* Exercise *
Leave the pictures out and quote only the lines from the one with "How far apart" down to the end of the listing below.
— START OF Data supplied —
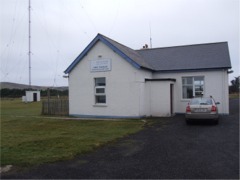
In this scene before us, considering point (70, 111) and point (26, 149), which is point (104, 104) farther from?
point (26, 149)

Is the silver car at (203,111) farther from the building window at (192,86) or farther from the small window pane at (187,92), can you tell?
the small window pane at (187,92)

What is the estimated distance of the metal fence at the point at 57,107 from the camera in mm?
21375

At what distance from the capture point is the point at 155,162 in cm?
653

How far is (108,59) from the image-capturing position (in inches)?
699

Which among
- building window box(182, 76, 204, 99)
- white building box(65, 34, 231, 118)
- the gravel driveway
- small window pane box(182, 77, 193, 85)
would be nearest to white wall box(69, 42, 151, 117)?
white building box(65, 34, 231, 118)

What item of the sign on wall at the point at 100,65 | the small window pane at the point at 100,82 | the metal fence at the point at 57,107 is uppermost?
the sign on wall at the point at 100,65

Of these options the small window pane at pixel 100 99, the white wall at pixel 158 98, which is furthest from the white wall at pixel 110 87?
the white wall at pixel 158 98

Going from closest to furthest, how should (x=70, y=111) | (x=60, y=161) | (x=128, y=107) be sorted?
(x=60, y=161), (x=128, y=107), (x=70, y=111)

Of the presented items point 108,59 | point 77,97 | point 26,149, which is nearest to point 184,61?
point 108,59

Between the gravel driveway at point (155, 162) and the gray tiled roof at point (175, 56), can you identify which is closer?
the gravel driveway at point (155, 162)

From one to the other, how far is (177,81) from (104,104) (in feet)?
20.7

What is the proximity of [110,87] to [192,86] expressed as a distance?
21.9ft

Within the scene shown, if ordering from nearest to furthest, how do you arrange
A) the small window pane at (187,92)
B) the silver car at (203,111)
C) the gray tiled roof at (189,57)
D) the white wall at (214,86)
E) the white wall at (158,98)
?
the silver car at (203,111), the white wall at (158,98), the white wall at (214,86), the gray tiled roof at (189,57), the small window pane at (187,92)

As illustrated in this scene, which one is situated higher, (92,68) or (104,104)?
(92,68)
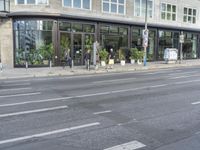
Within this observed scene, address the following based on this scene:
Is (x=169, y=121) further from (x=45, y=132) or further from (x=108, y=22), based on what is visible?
(x=108, y=22)

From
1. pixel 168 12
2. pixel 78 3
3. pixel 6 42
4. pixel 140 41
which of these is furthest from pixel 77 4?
pixel 168 12

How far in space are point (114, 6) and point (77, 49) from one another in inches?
273

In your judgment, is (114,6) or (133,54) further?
(133,54)

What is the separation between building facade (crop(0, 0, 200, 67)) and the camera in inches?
1003

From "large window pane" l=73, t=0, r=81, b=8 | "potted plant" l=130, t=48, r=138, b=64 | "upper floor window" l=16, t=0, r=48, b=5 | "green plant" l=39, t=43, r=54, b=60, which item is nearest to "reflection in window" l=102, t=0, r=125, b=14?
"large window pane" l=73, t=0, r=81, b=8

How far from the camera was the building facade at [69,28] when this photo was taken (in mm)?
25484

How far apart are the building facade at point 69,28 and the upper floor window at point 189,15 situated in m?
5.55

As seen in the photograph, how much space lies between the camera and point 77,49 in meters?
28.0

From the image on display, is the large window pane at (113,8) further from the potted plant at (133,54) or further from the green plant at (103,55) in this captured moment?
the green plant at (103,55)

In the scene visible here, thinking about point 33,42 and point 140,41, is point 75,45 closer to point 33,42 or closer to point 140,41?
point 33,42

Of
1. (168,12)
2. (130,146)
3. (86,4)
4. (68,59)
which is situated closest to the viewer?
(130,146)

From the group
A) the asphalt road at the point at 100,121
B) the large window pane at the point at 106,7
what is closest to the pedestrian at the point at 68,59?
the large window pane at the point at 106,7

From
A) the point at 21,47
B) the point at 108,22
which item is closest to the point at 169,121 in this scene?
the point at 21,47

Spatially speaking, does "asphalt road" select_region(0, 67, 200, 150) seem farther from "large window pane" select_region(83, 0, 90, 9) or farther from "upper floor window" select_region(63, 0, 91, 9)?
"large window pane" select_region(83, 0, 90, 9)
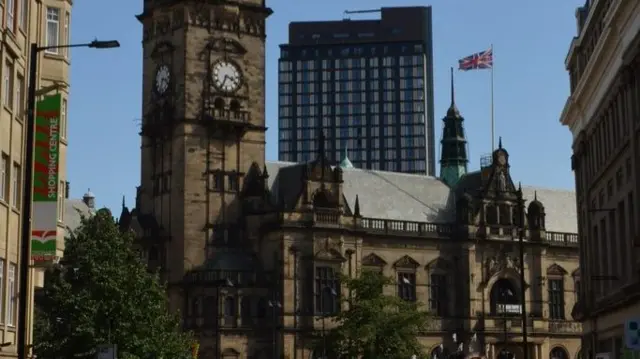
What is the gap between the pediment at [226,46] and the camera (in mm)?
108438

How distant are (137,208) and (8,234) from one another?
70.8 metres

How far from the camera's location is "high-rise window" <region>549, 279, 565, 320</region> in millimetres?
122062

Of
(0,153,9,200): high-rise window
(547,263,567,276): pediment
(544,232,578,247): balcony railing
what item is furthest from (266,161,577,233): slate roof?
(0,153,9,200): high-rise window

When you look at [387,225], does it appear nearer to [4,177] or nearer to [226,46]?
[226,46]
— END OF Data supplied —
* Full answer *
How far apart are the building facade at point 69,28 and the upper floor window at point 189,15 situated in m?
5.55

As seen in the photograph, how much space lies between the camera and point 77,49 in meters?
28.0

From the image on display, is the large window pane at (113,8) further from the potted plant at (133,54) or further from the green plant at (103,55) in this captured moment?
the green plant at (103,55)

In the scene visible here, thinking about point 33,42 and point 140,41, is point 75,45 closer to point 33,42 or closer to point 140,41?
point 33,42

Of
1. (168,12)
2. (130,146)
3. (86,4)
4. (68,59)
which is situated closest to the viewer?
(130,146)

From the group
A) the asphalt road at the point at 100,121
B) the large window pane at the point at 106,7
what is closest to the pedestrian at the point at 68,59?
the large window pane at the point at 106,7

From
A) the point at 21,47
B) the point at 108,22
which item is closest to the point at 169,121 in this scene?
the point at 21,47

Spatially speaking, does "asphalt road" select_region(0, 67, 200, 150) seem farther from "large window pane" select_region(83, 0, 90, 9) or farther from "upper floor window" select_region(63, 0, 91, 9)?
"large window pane" select_region(83, 0, 90, 9)
What is the gap between the pediment at [226,46] and the camera (in mm)?
108438

How distant are (137,208) and (8,234) from one another?
70.8 metres

How far from the camera's location is "high-rise window" <region>549, 279, 565, 320</region> in millimetres?
122062

Of
(0,153,9,200): high-rise window
(547,263,567,276): pediment
(544,232,578,247): balcony railing
what item is furthest from (266,161,577,233): slate roof?
(0,153,9,200): high-rise window

When you look at [387,225], does it appear nearer to [4,177] or nearer to [226,46]?
[226,46]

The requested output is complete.